Copy out the part of the records that begins with the line containing "In the visible" and ends with the line containing "42.1 inches", keeping every line unchanged.

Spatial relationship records
* begin *
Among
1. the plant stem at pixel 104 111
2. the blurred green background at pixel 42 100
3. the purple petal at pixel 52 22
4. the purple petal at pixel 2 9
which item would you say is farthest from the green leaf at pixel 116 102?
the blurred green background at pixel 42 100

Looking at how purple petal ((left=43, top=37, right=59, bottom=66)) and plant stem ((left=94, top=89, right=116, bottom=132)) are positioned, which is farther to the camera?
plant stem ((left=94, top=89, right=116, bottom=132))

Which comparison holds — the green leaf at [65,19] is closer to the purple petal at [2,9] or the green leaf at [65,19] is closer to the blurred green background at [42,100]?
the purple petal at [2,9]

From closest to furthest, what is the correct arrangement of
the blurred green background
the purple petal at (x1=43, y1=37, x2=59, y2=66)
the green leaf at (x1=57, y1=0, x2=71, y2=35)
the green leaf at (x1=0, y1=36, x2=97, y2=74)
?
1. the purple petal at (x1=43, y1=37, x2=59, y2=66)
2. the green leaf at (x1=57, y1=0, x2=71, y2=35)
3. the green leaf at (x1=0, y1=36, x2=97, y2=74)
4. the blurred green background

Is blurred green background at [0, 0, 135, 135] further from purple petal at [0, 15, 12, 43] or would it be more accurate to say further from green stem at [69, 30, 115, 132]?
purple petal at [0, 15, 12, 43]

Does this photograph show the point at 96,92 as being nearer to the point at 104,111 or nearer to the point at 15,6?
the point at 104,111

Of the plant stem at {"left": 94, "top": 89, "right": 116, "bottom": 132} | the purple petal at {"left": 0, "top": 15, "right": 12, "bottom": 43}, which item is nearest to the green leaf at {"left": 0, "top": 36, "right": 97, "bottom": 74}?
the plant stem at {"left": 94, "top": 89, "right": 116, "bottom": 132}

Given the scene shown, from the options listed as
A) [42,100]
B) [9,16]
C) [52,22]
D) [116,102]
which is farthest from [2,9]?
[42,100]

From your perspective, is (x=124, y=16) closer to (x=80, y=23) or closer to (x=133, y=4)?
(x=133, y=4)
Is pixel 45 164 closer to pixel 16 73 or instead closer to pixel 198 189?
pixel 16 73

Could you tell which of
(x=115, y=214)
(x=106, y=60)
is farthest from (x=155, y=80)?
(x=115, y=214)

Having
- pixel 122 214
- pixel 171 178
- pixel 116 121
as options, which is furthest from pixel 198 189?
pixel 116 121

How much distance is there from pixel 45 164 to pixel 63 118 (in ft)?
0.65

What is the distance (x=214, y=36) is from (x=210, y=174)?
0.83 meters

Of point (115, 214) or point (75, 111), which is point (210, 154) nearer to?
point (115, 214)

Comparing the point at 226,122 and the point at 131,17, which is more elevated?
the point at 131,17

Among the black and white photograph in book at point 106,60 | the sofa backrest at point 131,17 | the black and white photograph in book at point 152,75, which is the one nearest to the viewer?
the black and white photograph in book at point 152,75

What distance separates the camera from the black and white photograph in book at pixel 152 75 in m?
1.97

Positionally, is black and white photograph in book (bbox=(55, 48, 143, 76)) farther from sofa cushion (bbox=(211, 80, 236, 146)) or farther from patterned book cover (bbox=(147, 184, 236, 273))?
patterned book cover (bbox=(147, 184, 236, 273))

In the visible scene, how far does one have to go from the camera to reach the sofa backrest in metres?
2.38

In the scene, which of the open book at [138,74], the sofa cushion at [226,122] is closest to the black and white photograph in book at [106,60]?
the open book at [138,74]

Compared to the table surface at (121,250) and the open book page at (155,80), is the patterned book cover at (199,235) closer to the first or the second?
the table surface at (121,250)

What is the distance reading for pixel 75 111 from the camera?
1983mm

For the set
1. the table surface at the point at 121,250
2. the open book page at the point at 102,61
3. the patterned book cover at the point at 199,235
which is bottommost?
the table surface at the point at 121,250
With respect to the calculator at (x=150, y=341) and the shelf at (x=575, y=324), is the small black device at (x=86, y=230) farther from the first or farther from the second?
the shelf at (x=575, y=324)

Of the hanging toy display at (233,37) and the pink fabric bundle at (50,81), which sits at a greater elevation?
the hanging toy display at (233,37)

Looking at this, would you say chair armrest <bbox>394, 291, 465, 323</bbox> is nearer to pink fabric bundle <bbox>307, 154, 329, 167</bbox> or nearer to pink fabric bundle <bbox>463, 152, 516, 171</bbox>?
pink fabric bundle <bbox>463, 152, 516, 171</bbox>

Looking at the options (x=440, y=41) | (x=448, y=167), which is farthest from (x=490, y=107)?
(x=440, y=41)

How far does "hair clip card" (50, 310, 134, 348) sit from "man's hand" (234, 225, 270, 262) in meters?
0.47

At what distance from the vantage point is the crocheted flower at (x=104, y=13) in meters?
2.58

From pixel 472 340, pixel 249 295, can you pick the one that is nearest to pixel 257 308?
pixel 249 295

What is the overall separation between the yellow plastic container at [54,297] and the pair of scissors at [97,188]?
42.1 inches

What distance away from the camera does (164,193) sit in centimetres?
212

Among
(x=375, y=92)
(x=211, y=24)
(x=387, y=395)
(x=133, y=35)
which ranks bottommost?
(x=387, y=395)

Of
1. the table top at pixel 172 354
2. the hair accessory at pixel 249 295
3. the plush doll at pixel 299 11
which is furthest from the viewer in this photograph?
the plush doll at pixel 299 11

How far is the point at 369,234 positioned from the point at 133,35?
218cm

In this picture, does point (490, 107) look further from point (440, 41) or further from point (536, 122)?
* end *
[Solution]
In the visible scene, how far does one have to go from the camera to reach the sofa backrest in metres?
2.38

In the scene, which of the open book at [138,74], the sofa cushion at [226,122] is closest to the black and white photograph in book at [106,60]?
the open book at [138,74]

Compared to the table surface at (121,250) and the open book page at (155,80), is the patterned book cover at (199,235) closer to the first or the second?
the table surface at (121,250)

What is the distance reading for pixel 75 111 from the camera?
1983mm

For the set
1. the table surface at the point at 121,250
2. the open book page at the point at 102,61
3. the patterned book cover at the point at 199,235
which is bottommost?
the table surface at the point at 121,250
With respect to the calculator at (x=150, y=341) and the shelf at (x=575, y=324), is the small black device at (x=86, y=230) farther from the first or farther from the second?
the shelf at (x=575, y=324)

Of the hanging toy display at (233,37) and the pink fabric bundle at (50,81), which sits at a greater elevation?
the hanging toy display at (233,37)

Looking at this, would you say chair armrest <bbox>394, 291, 465, 323</bbox> is nearer to pink fabric bundle <bbox>307, 154, 329, 167</bbox> or nearer to pink fabric bundle <bbox>463, 152, 516, 171</bbox>?
pink fabric bundle <bbox>463, 152, 516, 171</bbox>

Looking at the options (x=440, y=41) | (x=448, y=167), which is farthest from (x=490, y=107)?
(x=440, y=41)

How far does "hair clip card" (50, 310, 134, 348) sit from "man's hand" (234, 225, 270, 262) in meters?
0.47

At what distance from the vantage point is the crocheted flower at (x=104, y=13) in meters?
2.58

From pixel 472 340, pixel 249 295, can you pick the one that is nearest to pixel 257 308?
pixel 249 295

What is the overall separation between the yellow plastic container at [54,297] and the pair of scissors at [97,188]?
42.1 inches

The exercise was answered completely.